3) E finalmente, destacamos o lançamento, por parte da Petrobras, das oportunidades para aquisição de campos terrestres sob sua concessão. A iniciativa de vendas destes ativos, além de permitir a Petrobras arrecadar recursos, trará massa critica a produção das empresas independentes, com possível entrada de novos operadores e obviamente novos investimentos que resgatarão o déficit de investimentos acumulados nos últimos anos que geraram perdas de empregos, geração de tributos e rendas em regiões tão carentes do pais. Dados conservadores indicam, que estamos diante de uma oportunidade de geração de empregos da ordem de 200 mil empregos (diretos e indiretos), quase R$4 bilhões de Royalties, cerca de R$6 bilhões investimentos.

Em Fevereiro de 2016 a Petrobras fez um lançamento de um 1o lote de 10 polos com 104 concessões sendo 95 de campos em terra, 03 em águas rasas, e 06 concessões de blocos exploratórios em terra e uma produção total de cerca de 36.000 bbd. Devidos a vários fatores, esta licitação não prosperou. Foi feito então um relançamento dividindo este 1o lote em dois processos com 3 e 5 polos, respectivamente. Não obstante, e apesar de já transcorrido mais de 02 (dois) anos do lançamento inicial ainda não foi concluído e estima-se que ocorra no 2o semestre de 2018 e recentemente no meio do processo apos o encerramento da fase vinculante, sem nenhuma explicação ao mercado foi retirado o polo de Buracica Por outro lado, lançado em Maio/2017, a venda do campo de Azulão foi concluída recentemente, num processo de venda similar, sendo um pouco mais simplificado.

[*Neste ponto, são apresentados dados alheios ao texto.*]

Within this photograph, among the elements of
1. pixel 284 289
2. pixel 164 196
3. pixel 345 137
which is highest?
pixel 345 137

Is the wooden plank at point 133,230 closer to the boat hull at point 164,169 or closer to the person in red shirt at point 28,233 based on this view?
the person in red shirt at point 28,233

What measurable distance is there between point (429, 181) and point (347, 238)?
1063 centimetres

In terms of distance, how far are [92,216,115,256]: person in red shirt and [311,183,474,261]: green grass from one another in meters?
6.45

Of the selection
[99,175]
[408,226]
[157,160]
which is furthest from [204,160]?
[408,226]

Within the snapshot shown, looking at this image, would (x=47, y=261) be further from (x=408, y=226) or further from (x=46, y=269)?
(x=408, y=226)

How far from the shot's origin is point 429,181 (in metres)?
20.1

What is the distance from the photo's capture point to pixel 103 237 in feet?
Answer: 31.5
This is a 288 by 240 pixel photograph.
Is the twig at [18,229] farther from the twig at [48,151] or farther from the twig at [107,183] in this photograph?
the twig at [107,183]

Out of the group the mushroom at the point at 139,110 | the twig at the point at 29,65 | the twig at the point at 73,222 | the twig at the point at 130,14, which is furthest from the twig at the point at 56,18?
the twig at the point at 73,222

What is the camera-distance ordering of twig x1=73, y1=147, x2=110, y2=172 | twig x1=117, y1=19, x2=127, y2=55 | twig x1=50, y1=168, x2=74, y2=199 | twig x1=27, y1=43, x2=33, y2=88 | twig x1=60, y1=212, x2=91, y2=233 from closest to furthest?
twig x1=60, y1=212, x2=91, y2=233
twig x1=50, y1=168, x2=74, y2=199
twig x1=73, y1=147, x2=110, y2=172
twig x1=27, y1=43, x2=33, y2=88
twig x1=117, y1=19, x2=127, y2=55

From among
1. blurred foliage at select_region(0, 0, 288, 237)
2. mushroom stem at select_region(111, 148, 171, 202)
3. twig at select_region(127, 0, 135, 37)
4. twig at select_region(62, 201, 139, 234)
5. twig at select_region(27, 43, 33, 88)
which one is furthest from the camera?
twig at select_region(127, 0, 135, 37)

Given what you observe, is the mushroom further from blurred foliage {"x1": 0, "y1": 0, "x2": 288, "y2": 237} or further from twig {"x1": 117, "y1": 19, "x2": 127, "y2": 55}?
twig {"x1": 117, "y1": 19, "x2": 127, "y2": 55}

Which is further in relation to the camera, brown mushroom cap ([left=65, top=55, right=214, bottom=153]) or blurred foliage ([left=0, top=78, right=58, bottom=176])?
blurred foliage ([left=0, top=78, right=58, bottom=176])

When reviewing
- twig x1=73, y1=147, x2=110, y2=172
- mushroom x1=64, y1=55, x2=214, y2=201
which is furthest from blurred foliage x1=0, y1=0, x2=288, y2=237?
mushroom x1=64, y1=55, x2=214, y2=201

Estas iniciativas têm alto impacto estruturante e o Pais precisa enfrentar as dificuldades de cada uma delas e equacionar soluções urgentes, especialmente, para a oferta de campos terrestres.

A ABPIP sempre defendeu que os ativos terrestres deveriam ser objeto de uma estratégia governamental que maximizasse o seu potencial sócio econômico, historicamente subutilizado.

Para mudar esta realidade urge que os processos de venda dos campos terrestres da Petrobras, sejam agilizados e dentro desta ótica nos da ABPIP defendemos que, uma das maneiras de recuperar parte deste tempo perdido, é licitar estes campos é através da ANP, com o seu consagrado modelo que sempre fez com que todos os leilões que realizou transcorresse normalmente, com sucesso e celeremente concluído.

Somos otimistas, cremos e defendemos que a lógica econômica, prevalecerá para otimização da exploração e desenvolvimento das bacias terrestres brasileiras com um mercado plural com empresas de diversos portes e expertises convivendo e complementando a arquitetura a arquitetura do mercado de P&G nacional.